About this exercise =
In the listing below, identify each line with the word "bottom" and return those lines.

Data listing =
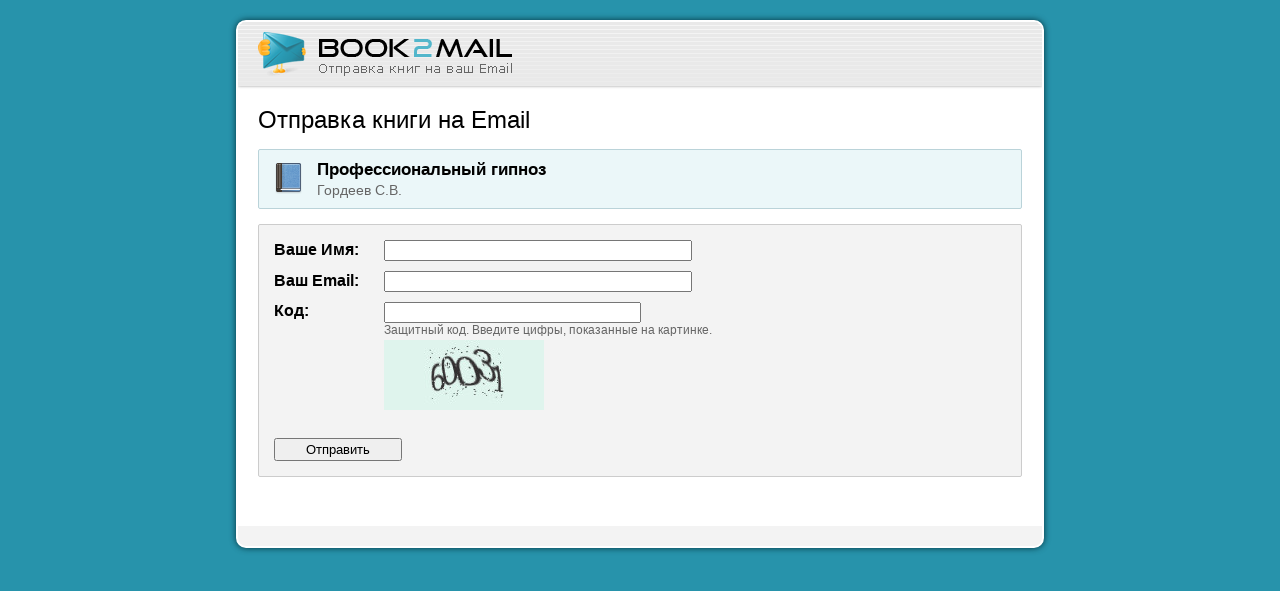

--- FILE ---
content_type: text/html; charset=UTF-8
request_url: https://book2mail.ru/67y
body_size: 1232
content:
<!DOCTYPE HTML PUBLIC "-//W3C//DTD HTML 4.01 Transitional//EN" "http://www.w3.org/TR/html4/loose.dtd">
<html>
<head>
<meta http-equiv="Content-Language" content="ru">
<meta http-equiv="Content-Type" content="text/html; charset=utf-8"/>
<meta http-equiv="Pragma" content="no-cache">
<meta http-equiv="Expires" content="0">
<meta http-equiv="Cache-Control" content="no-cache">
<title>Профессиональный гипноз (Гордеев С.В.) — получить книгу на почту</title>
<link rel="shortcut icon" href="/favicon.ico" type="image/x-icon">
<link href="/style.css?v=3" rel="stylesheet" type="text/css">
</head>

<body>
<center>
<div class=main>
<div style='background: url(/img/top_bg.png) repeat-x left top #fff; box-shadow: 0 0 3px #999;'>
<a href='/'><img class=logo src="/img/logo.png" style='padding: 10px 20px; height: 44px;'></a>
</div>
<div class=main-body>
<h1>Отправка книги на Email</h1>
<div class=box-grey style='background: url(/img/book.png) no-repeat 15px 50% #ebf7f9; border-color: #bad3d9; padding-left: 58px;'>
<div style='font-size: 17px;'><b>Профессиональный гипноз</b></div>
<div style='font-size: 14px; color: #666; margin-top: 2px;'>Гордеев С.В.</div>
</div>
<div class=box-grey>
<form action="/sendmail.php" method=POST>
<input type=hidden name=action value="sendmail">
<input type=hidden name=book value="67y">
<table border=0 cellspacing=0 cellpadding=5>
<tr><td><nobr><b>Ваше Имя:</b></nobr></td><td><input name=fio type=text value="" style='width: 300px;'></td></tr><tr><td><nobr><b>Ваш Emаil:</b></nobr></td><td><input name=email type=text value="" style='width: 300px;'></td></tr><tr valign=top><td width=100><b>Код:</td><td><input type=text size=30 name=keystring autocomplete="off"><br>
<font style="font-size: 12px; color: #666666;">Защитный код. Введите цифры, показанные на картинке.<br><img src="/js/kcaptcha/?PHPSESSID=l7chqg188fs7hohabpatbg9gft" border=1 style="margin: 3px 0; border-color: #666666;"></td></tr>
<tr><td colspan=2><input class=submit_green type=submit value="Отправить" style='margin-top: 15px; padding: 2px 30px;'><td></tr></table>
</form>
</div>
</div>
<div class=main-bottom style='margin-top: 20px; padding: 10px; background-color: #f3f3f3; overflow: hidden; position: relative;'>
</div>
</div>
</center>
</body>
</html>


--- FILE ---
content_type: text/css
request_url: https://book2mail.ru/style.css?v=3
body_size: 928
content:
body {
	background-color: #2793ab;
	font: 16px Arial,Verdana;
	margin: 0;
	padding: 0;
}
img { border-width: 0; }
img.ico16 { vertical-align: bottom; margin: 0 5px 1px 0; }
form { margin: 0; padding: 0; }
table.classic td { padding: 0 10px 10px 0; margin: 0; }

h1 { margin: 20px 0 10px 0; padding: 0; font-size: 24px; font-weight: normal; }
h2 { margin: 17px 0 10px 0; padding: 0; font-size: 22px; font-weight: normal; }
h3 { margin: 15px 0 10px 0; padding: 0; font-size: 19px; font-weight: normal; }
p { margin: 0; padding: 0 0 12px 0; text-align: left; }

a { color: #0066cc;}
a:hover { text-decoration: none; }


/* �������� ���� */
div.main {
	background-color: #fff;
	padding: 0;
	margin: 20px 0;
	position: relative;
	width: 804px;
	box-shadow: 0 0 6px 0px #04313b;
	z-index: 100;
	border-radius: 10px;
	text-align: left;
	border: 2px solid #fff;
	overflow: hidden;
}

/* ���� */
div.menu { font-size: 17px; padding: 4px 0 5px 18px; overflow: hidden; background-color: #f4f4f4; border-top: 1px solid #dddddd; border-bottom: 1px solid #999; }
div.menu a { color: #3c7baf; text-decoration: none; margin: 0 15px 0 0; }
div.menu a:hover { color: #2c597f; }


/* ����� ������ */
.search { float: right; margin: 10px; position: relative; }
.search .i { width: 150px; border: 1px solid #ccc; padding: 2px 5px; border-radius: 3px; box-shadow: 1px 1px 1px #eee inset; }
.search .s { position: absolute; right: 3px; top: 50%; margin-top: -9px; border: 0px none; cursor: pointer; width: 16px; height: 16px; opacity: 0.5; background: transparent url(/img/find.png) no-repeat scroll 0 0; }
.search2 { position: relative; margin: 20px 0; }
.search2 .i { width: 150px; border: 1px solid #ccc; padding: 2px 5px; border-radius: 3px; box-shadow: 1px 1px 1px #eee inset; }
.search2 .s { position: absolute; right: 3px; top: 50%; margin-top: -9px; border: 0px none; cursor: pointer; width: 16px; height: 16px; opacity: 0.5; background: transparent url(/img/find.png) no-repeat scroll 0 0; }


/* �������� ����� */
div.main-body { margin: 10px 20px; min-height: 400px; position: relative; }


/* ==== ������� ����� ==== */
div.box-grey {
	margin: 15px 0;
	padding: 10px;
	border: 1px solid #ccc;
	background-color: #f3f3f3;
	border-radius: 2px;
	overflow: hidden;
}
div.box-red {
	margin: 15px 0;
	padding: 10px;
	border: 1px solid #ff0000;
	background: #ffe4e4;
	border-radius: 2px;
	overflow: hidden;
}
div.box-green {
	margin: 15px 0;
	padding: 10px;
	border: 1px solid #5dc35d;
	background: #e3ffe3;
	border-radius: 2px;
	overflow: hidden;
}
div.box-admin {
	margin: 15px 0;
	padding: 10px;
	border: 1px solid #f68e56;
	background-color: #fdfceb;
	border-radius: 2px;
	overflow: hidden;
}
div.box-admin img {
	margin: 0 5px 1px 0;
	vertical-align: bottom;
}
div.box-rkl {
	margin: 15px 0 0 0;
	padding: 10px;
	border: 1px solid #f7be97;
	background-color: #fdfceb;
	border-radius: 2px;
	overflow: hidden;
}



---

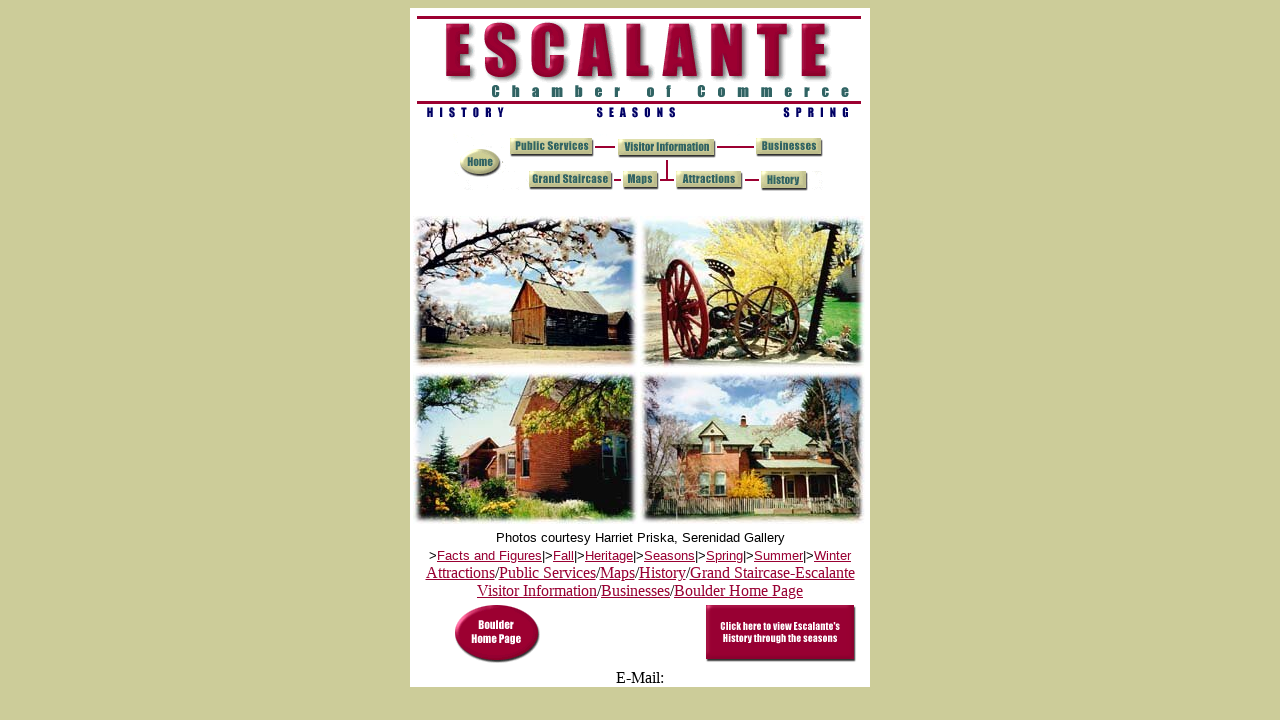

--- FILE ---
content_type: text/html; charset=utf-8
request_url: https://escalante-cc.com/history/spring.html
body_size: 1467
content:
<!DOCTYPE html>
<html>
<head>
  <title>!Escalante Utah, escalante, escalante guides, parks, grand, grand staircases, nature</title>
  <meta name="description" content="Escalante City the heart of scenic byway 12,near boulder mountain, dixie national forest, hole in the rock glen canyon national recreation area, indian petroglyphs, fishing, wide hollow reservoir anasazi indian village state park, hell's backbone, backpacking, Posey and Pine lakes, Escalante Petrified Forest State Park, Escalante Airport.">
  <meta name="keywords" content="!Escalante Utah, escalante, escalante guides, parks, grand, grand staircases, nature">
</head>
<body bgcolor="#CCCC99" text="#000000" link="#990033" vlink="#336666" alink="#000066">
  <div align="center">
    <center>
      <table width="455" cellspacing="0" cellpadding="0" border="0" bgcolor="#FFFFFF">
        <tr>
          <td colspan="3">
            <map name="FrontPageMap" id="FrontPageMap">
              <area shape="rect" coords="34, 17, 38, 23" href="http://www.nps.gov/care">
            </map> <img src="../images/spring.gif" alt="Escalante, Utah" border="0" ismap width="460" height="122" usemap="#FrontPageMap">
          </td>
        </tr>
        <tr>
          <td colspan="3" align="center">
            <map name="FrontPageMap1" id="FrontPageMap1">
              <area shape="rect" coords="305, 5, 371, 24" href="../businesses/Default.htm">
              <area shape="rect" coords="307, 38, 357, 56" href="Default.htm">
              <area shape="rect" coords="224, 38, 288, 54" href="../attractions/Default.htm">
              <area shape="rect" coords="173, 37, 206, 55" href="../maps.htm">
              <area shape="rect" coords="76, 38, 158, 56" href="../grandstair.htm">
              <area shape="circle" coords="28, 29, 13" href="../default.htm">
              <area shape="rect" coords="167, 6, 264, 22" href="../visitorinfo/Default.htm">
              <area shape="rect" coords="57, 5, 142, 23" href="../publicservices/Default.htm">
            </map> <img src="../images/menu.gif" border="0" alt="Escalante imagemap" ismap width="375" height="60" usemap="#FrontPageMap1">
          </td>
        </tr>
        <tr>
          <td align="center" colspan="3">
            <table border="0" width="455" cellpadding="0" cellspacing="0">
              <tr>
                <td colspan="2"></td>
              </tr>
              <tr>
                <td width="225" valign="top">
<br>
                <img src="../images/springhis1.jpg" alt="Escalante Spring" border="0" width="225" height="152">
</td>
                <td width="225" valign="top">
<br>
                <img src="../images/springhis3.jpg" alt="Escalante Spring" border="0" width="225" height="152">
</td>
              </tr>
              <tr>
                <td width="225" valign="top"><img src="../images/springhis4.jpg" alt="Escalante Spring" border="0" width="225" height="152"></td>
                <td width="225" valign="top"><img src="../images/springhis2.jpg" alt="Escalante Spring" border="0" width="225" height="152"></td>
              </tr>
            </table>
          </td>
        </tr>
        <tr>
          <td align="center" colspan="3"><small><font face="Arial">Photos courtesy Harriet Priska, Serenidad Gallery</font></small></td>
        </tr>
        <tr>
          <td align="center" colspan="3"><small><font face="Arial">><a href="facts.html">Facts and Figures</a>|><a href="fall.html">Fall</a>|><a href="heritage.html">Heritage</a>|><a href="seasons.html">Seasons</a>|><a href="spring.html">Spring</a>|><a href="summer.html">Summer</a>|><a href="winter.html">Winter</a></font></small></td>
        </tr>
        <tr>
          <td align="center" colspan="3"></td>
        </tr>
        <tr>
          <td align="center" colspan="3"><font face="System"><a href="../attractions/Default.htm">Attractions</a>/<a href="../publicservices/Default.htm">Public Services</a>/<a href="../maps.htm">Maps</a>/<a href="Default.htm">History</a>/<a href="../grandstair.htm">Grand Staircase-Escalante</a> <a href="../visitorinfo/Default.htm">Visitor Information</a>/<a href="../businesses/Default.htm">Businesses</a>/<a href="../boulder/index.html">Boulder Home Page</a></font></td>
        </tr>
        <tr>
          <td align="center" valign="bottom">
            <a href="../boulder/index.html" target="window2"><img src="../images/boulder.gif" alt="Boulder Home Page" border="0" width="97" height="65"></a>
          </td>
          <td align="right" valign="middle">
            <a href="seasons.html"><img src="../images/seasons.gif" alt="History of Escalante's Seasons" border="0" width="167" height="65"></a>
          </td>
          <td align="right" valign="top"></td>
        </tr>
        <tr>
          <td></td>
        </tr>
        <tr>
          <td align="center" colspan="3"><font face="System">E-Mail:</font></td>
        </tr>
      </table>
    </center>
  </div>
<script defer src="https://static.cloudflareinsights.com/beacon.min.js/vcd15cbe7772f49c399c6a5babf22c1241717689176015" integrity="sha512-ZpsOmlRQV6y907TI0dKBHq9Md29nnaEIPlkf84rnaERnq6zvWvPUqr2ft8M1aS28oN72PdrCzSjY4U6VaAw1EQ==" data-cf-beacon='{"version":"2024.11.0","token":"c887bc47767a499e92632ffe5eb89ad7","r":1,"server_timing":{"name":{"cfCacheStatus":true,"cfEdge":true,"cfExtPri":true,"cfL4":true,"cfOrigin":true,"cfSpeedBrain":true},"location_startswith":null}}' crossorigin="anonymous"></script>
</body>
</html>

Answer box =
<div class=main-bottom style='margin-top: 20px; padding: 10px; background-color: #f3f3f3; overflow: hidden; position: relative;'>
img.ico16 { vertical-align: bottom; margin: 0 5px 1px 0; }
div.menu { font-size: 17px; padding: 4px 0 5px 18px; overflow: hidden; background-color: #f4f4f4; border-top: 1px solid #dddddd; border-bottom: 1px solid #999; }
	vertical-align: bottom;
          <td align="center" valign="bottom">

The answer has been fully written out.